The span’s name and attributes describe an operation but are not strongly typed or strictly defined. If we don’t populate them in a meaningful way, we can detect an issue but have no knowledge of what actually happened.
For example, for client HTTP calls, beyond generic properties, we want to capture at least the URL, method, and response code (or exception) – if we don’t know any of these, we’re blind. Once we populate them, we can start doing some powerful analysis with queries over such spans to answer the following common questions:
- Which dependency calls were made in the scope of this request? Which of them failed? What was the latency of each of them?
- Does my application make independent dependency calls in parallel or sequentially? Does it make any unnecessary requests when they can be done lazily?
- Are dependency endpoints configured correctly?

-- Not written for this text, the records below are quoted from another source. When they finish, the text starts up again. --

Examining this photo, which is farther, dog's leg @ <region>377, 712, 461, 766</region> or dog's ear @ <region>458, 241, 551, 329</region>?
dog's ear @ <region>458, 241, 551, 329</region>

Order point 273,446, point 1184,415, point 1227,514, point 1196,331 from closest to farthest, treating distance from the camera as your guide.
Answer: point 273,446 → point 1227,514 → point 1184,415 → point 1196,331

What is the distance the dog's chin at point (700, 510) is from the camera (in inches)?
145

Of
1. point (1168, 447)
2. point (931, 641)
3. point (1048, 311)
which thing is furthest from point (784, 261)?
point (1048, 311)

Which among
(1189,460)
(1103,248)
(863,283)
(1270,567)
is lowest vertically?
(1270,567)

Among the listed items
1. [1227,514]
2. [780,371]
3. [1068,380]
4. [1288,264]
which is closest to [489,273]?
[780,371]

- What are the success or error rates and latency per dependency API?
Note
This analysis relies on an application using the same attributes for all HTTP dependencies. Otherwise, the operator that performs the queries will have a hard time writing and maintaining them.
With unified and community-driven telemetry collection taken off the observability vendor’s plate, they can now fully focus on (semi-)automating analysis and giving us powerful performance and fault analysis tools.
OpenTelemetry defines a set of semantic conventions for spans, traces, and resources, which we’ll talk more about in Chapter 9, Best Practices.
Building application topology
Distributed tracing, combined with semantic conventions, allows us to build visualizations such as an application map (aka service map), as shown in Figure 1.11 – you could see your whole system along with key health metrics. It’s an entry point to any investigation.
Figure 1.11 – An Azure Monitor application map for a meme service is an up-to-date system diagram with all the basic health metrics
Observability vendors depend on trace and metrics semantics to build service maps. For example, the presence of HTTP attributes on the client span represents an outgoing HTTP call, and we need to show the outgoing arrow to a new dependency node. We should name this node based on the span’s host attribute.
If we see the corresponding server span, we can now merge the server node with the dependency node, based on span context and causation. There are other visualizations or automation tools that you might find useful – for example, critical path analysis, or finding common attributes that correspond to higher latency or error rates. Each of these relies on span properties and attributes following common semantics or at least being consistent across services.
Resource attributes
Resource attributes describe the process, host, service, and environment, and are the same for all spans reported by the service instance – for example, the service name, version, unique service instance ID, cloud provider account ID, region, availability zone, and K8s metadata.
These attributes allow us to detect anomalies specific to certain environments or instances – for example, an error rate increase only on instances that have a new version of code, an instance that goes into a restart loop, or a cloud service in a region and availability zone that experiences issues.
Based on standard attributes, observability vendors can write generic queries to perform this analysis or build common dashboards. It also enables the community to create vendor-agnostic tools and solutions for popular technologies.
Such attributes describe a service instance and don’t have to appear on every span – OTLP, for example, passes resource attributes once per batch of spans.